7140 Bethesda Lane, Bethesda, 301-656-1526, mamannyc.com
Tatte Bakery & Café
Founded in 2008 in Boston by Tzurit Or, a pastry chef and former film producer who grew up in a kibbutz in Israel, Tatte Bakery & Café (Tatte rhymes with latte and is the Hebrew nickname for “grandmother” and the Yiddish word for “daddy”) now has 40 locations in the Boston and D.C. areas. And there’s more to come with new cafes scheduled to open near the end of 2024 at Westbard Square in Bethesda and early 2025 at Towne Plaza in Rockville. With its high ceilings and tile walls, the black-and-white bedecked downtown Bethesda locale can get noisy. Still, it’s the go-to spot for a subtle Tatte House Latte (spiked with honey-halva syrup and cardamom), an appealing array of pastries, and a long menu of tempting selections, including the signature shakshuka, the North African tomato sauce-and-egg entree that’s swoon-worthy here. In fact, you can keep the gustatory memory alive with a shakshuka-emblazoned sweatshirt, or browse through other merch, such as artfully packaged cookies, honey granola and custom-blended house beans from George Howell Coffee and Gracenote Coffee, two Massachusetts-based roasters.
7276 Wisconsin Ave., Bethesda, 240-534-2115, tattebakery.com
Great baked goods

Sunday Morning Bakehouse
At Sunday Morning Bakehouse, the brioche doughnuts and croissants steal the limelight, yet we often veer toward the cake slices, such as a super moist and citrusy orange loaf, or a rectangle of cinnamon coffeecake that’s an A-plus rendition. Fine partners are the coffee drinks made with beans from renowned Philadelphia roaster La Colombe, which also operates five cafes in D.C. The busy Pike & Rose shop, owned by Montgomery County resident Caroline Yi, started serving cocktails earlier this year (available only on Saturdays and Sundays). So go ahead, have an Irish coffee with that chocolate croissant.
11869 Grand Park Ave. (Pike & Rose), North Bethesda, 240-669-8202, sundaymorningbakehouse.com

Tout de Sweet
The chic Tout de Sweet patisserie in Bethesda, opened by Jerome and Sofia Colin in 2011, serves coffee made with locally roasted Mayorga beans. An Americano with a pain aux raisin is pure pleasure. In fact, with Tout de Sweet’s stunning display of confections (including its signature rainbow array of macarons), you can’t go wrong with any of the possible coffee-and-pastry pairings. As for Jerome Colin, he likes his morning latte with a lemon blueberry or seasonal scone.
7831 Woodmont Ave., Bethesda, 301-951-0474, toutdesweetshop.com
While latte artists practice their craft in a cup, Stefanie Stark, 54, won a competition designing art on a cup. In 2022, the Bethesda fine artist took the top honor in a contest sponsored by the New York-based chain Maman before it opened its new cafe on Bethesda Lane. Her design was printed on 5,000 limited edition to-go cups (they’ve all been handed out).

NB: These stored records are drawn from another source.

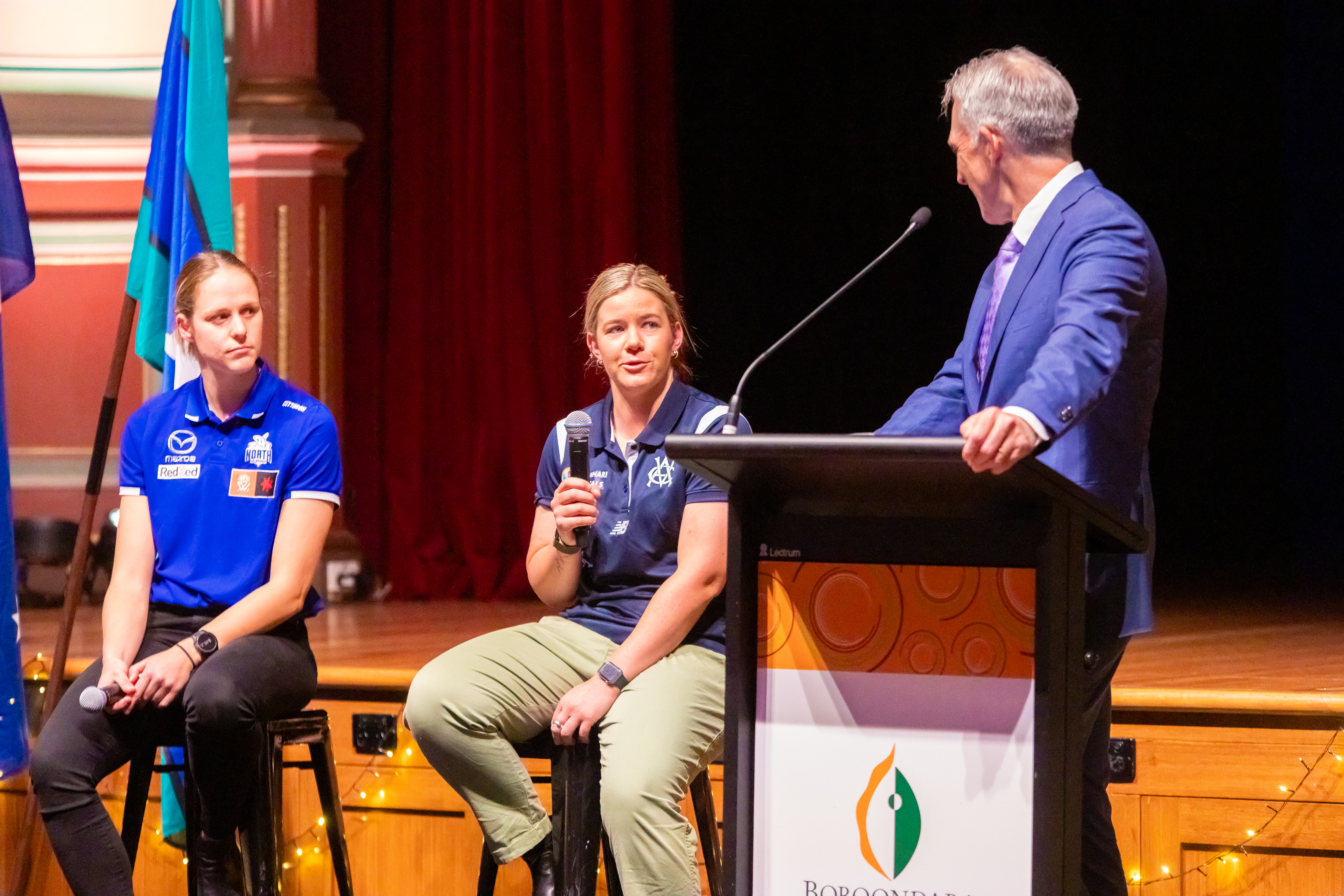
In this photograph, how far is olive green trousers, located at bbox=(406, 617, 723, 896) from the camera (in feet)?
6.98

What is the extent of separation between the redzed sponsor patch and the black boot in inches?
33.3

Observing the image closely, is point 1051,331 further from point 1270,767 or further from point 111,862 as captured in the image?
point 111,862

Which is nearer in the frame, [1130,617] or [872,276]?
[1130,617]

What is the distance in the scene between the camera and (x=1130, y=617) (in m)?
1.84

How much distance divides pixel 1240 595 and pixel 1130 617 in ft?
11.4

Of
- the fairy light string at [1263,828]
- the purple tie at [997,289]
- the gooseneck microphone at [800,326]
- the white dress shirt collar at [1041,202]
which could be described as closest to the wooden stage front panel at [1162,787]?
the fairy light string at [1263,828]

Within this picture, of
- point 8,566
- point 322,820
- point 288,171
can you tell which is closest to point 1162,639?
point 322,820

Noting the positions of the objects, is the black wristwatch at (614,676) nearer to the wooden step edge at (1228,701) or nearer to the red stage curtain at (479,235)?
the wooden step edge at (1228,701)

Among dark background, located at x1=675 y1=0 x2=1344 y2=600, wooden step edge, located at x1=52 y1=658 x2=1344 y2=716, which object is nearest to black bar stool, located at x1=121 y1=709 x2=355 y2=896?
wooden step edge, located at x1=52 y1=658 x2=1344 y2=716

“When I saw their aesthetic, it paired very well with my work,” says Stark, whose acrylic paintings showcase abstract flora. Maman chose a detail shot from one of her paintings for the cup and included Stark’s name, website and Instagram handle on it.
After the cafe opened, several of her paintings were hung there, and they fit in so well with the style and decor that some people didn’t realize they were for sale, Stark says. A couple were eventually sold; two were removed for Stark’s art show at Addison/Ripley Fine Art gallery in Georgetown in early 2024; and two are still on display.
“It was a great experience,” Stark says about the whole opportunity, and “I do love coffee.”
This story appears in the November/December 2024 issue of Bethesda Magazine.